Although a determination regarding the need for a bill of particulars is highly fact-dependent, occasionally making case law on the issue difficult to synthesize, see, e.g., United States v. Bin Laden, 92 F.Supp.2d 225, 334 (S.D.N.Y. 2000) (citations omitted) (“[T]he precedents furnish little help in disposing of requests for bills of particulars in criminal cases.”), factors that have been found relevant to determining whether particulars are necessary include: the clarity of the indictment; the duration and breadth of the alleged conspiracy, i.e., the complexity of the crime charged; whether the government has provided adequate notice of the particulars; the potential danger to co-conspirators, witnesses, or victims; and the nature of the alleged criminal conduct. See, e.g., United States v. Lino, No. 00-CR-632-WHP, 2001 WL 8356, at *4 (S.D.N.Y. Jan. 2, 2001) (gathering cases); Bin Laden, 92 F.Supp.2d at 233-34 (same); 1 CHARLES ALAN WRIGHT & ARTHUR R. MILLER, FEDERAL PRACTICE AND PROCEDURE § 130 (5th ed. 2023).
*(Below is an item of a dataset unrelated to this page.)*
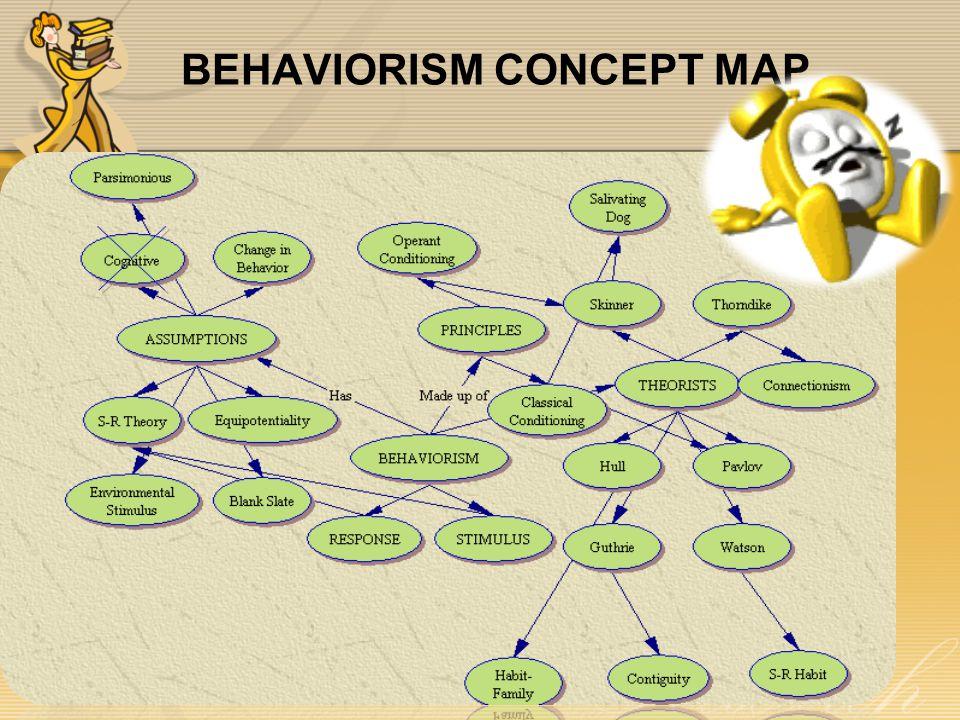 BEHAVIORISM CONCEPT MAP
Mr. Tournant seeks four categories of additional information: (1) identification of the specific investors and consultants that are alleged victims of the charged offenses; (2) particularization of the allegedly false and fraudulent statements, representations, and omissions, including, but not limited to, identification of the specific documents that the Government alleges were altered; (3) identification of the alleged acts of obstruction with which Mr. Tournant is charged; and (4) the names of any unindicted alleged co-conspirators. (Docket entry no. 99 (“Def. Mem.”) at 12.) Mr. Tournant argues that this case involves allegations of a “complex fraudulent scheme,” “involving more than 100 sophisticated institutional investors who invested in at least 17 separate Structured Alpha funds . . . that held different securities and had different investment objectives, risk strategies, and disclosures,” and that was perpetrated over a six-year period from 2014 to 2020. (Id. at 1.) Because of “the sheer scope of the scheme alleged in the Indictment” along with the “more than seven million pages of discovery produced to date by the government,” Mr. Tournant argues, he “would be hindered in preparing his defense” without the information sought. (Id. at 1-2, 12).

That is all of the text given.